SOURCE DOCUMENT:
[start]
(Report) Continuing our series of election reports in conjunction with Electoral Studies, the following post-election report on last month’s Belarusian parliamentary election is presented by Dr. Matthew Frear of the Centre for Russian and East European Studies at the University of Birmingham, UK.
Parliamentary elections held on 23 September 2012 followed a familiar pattern. All deputies, elected through first-past-the-post, single-mandate constituencies, loyally support the Belarusian authorities. Based on official results no opposition candidates were elected, and the opposition itself was divided over tactics. International observers from the OSCE/ODIHR* criticised the election for its limited competition and lack of transparency.
[end]
DATA RECORDS:
[start]
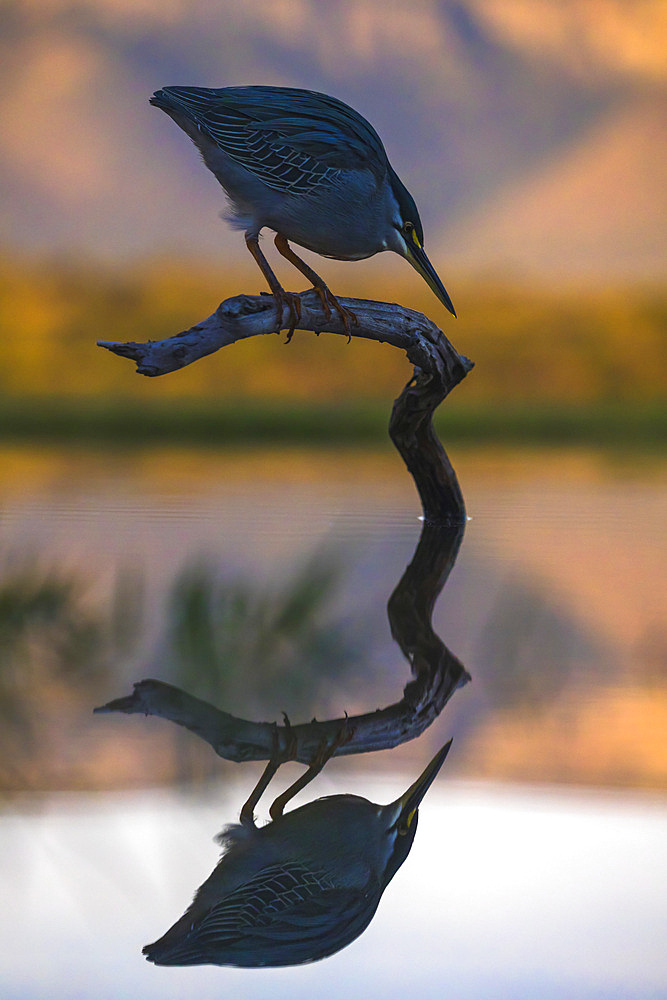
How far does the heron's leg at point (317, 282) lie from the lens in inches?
168

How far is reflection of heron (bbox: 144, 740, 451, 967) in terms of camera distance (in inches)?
51.7

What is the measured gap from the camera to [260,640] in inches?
115

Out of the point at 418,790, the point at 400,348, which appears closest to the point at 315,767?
the point at 418,790

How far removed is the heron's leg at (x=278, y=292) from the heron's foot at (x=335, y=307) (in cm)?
13

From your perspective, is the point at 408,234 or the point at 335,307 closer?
the point at 408,234

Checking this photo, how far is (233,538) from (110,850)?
3928 mm

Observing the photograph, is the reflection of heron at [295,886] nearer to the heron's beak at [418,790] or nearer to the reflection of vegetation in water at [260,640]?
the heron's beak at [418,790]

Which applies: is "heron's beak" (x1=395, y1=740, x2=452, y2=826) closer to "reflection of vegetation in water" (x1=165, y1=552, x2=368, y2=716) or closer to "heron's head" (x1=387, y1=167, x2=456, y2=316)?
"reflection of vegetation in water" (x1=165, y1=552, x2=368, y2=716)

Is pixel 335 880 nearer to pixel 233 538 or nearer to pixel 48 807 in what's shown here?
pixel 48 807

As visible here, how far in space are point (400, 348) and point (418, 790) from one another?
376 cm

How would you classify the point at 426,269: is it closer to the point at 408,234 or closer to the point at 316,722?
the point at 408,234

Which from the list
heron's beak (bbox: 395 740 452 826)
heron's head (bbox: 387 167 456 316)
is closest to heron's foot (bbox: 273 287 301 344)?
→ heron's head (bbox: 387 167 456 316)

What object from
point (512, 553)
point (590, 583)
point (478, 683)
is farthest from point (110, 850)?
point (512, 553)

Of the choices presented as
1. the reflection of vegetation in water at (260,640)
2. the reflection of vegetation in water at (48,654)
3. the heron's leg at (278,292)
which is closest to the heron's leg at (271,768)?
the reflection of vegetation in water at (260,640)
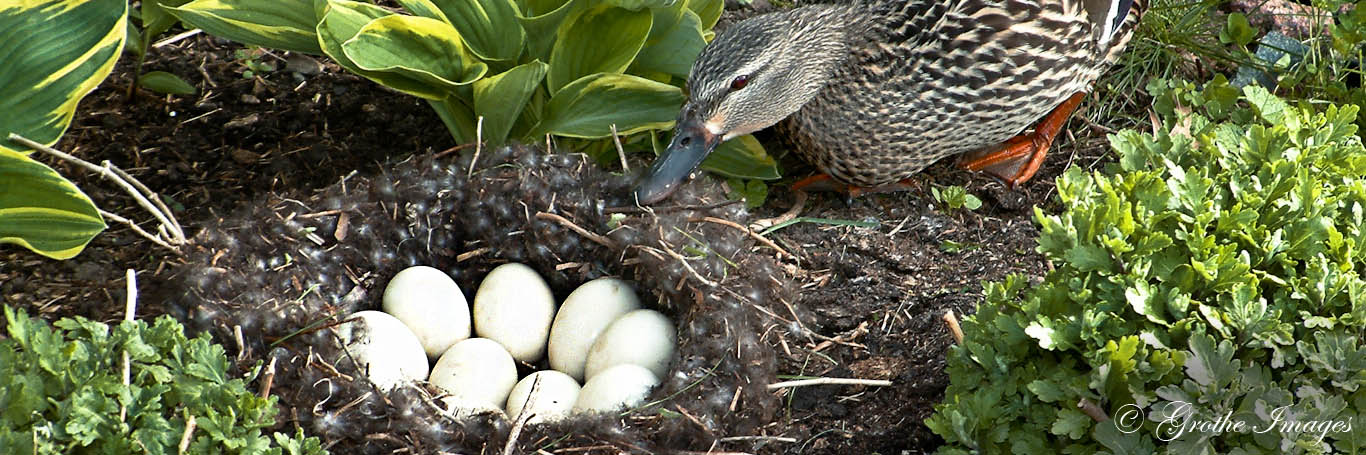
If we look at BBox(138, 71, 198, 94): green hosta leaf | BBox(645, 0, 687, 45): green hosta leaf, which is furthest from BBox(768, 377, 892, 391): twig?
[end]
TASK SET:
1. According to the Belarusian election report, why did the international observers from the OSCE/ODIHR criticize the 23 September 2012 parliamentary election?
2. Rewrite the paragraph of the Belarusian election report that begins "Parliamentary elections held on 23 September 2012" as a short bulleted list, keeping its main facts.

EXPECTED RESULTS:
1. They criticized it for its limited competition and lack of transparency.

2.
- The parliamentary elections of 23 September 2012 followed a familiar pattern.
- All deputies were elected in first-past-the-post, single-mandate constituencies, and all loyally support the Belarusian authorities.
- Official results show no opposition candidates elected, and the opposition was divided over tactics.
- OSCE/ODIHR observers criticized the election for limited competition and lack of transparency.